El terrible bochorno terminó dejándome k.o y la canción que había aprendido el día anterior no desaparecía de mi cabeza “mafana be a Morondava” (hace mucho calor en Morondava), así que sin muchos más planes, la idea de la siesta se hizo realidad y me fui a dormir a nuestra nueva habitación desde la que podía sentir la brisa del mar.

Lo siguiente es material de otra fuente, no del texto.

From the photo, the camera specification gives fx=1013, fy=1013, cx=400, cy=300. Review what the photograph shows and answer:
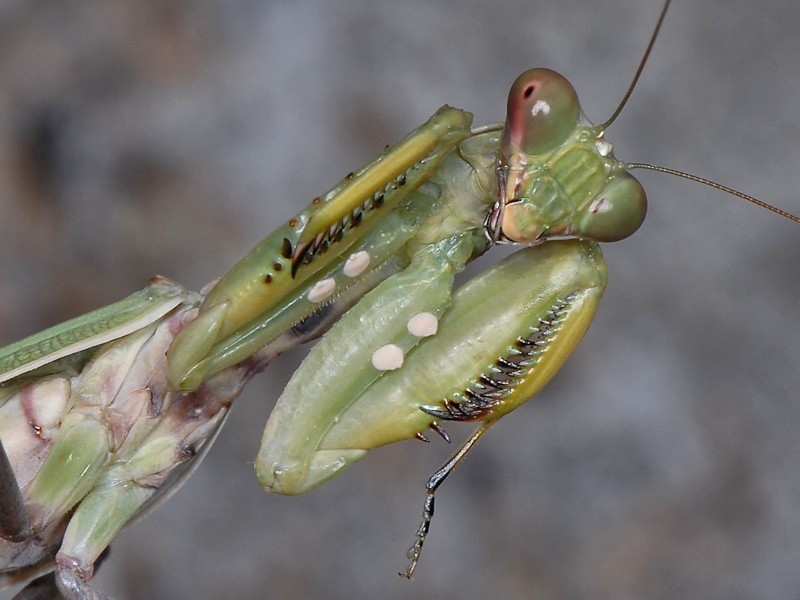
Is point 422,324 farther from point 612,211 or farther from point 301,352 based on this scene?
point 301,352

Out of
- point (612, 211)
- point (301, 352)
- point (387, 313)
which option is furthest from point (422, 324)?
point (301, 352)

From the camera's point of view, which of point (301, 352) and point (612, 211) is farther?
point (301, 352)

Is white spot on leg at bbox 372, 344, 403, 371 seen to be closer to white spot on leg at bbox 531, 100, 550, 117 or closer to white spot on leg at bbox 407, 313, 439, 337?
white spot on leg at bbox 407, 313, 439, 337

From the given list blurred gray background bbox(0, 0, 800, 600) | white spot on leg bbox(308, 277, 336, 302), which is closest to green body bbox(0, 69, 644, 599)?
white spot on leg bbox(308, 277, 336, 302)

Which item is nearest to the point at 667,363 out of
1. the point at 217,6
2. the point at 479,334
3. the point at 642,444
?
the point at 642,444

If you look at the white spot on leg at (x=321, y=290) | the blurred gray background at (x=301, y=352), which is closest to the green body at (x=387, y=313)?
the white spot on leg at (x=321, y=290)

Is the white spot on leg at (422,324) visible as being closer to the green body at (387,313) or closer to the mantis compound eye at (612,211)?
the green body at (387,313)

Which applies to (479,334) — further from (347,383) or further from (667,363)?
(667,363)
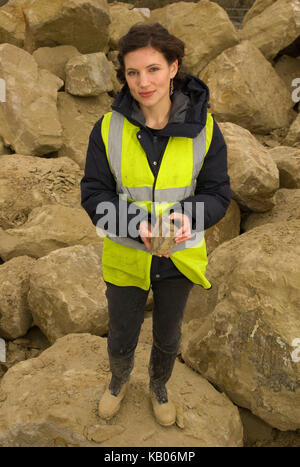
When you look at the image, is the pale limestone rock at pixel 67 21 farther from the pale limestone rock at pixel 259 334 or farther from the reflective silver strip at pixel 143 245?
the reflective silver strip at pixel 143 245

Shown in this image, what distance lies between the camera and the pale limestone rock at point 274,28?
19.3ft

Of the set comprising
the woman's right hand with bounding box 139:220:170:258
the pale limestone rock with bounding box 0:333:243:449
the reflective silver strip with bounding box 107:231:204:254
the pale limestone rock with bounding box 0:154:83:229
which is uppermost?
the woman's right hand with bounding box 139:220:170:258

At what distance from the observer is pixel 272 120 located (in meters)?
5.75

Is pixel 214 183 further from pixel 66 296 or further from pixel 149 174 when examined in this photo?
pixel 66 296

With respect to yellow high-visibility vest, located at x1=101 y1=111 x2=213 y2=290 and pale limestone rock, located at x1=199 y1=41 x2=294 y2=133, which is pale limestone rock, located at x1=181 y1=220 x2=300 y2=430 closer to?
yellow high-visibility vest, located at x1=101 y1=111 x2=213 y2=290

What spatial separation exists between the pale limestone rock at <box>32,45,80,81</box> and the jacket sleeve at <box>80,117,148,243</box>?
4.25 m

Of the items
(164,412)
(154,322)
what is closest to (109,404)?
(164,412)

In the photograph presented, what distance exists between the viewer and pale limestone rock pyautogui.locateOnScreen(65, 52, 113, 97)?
5.26 meters

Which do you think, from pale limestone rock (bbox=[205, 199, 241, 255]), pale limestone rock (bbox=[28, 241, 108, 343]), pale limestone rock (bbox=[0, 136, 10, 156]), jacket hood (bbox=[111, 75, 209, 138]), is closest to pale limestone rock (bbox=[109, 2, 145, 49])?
pale limestone rock (bbox=[0, 136, 10, 156])

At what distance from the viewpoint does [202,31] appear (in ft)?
19.1

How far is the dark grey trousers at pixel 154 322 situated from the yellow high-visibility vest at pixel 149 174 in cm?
10

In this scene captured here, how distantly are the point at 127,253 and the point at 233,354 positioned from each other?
1071mm
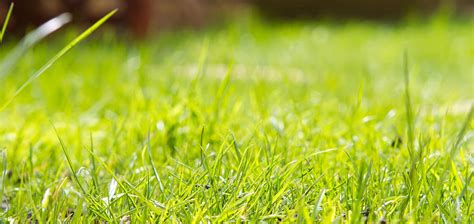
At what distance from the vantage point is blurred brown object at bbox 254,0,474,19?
297 inches

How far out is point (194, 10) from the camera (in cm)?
608

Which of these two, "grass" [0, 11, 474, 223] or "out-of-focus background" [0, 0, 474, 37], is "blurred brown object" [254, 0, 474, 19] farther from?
"grass" [0, 11, 474, 223]

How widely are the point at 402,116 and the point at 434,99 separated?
0.85 meters

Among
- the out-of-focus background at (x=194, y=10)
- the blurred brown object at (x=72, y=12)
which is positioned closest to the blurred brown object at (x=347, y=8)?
the out-of-focus background at (x=194, y=10)

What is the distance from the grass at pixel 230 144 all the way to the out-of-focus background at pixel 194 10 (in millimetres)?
415

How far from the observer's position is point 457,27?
5.98 meters

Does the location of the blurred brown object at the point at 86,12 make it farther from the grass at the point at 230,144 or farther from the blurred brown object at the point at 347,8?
the blurred brown object at the point at 347,8

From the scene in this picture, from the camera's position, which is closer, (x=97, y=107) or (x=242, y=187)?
(x=242, y=187)

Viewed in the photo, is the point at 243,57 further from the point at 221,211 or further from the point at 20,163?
the point at 221,211

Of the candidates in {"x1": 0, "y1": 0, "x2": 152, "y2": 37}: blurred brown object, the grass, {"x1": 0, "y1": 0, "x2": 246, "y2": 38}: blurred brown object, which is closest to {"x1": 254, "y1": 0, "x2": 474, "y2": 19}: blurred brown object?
{"x1": 0, "y1": 0, "x2": 246, "y2": 38}: blurred brown object

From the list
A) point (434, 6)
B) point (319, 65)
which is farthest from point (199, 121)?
point (434, 6)

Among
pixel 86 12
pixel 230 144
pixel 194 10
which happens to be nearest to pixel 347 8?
pixel 194 10

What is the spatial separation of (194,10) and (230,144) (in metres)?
4.94

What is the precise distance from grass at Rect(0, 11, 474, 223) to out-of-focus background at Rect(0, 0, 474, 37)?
1.36 feet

Un rato más tarde me despertaron Toni y Selva hablando con una pareja en catalán. Eran Edgar y Raquel, acompañados por Bobby (como se hacía llamar su compañero chino), que acababan de llegar de hacer el mismo tour que nosotros pero la fiebre y un guía demasiado espabilado les habían impedido disfrutar de éste. Habían alquilado un par de habitaciones en nuestra nueva vivienda así que ahora éramos oficialmente compañeros de casa. Para celebrarlo, como no podía ser de otra manera, nos fuimos juntos a tomar algo al Oasis Restaurant, donde contando batallas del tour se nos hizo de noche y terminamos cenando al son del reggae del grupo de Jean.
Ya de vuelta a la casa nos encontramos otra vez con Fara, quién deseoso de sacar más provecho de su negocio nos propuso prepararnos también la comida del día siguiente en la playa. Sin pensarlo dos veces dijimos que sí, pues así dispondríamos de más tiempo y podríamos hacer la visita sin prisas, y cuando tuvimos todo claro, la hora, el menú y el número de personas, seguimos andando por la oscura avenida hasta nuestra acogedora casita de madera en la playa.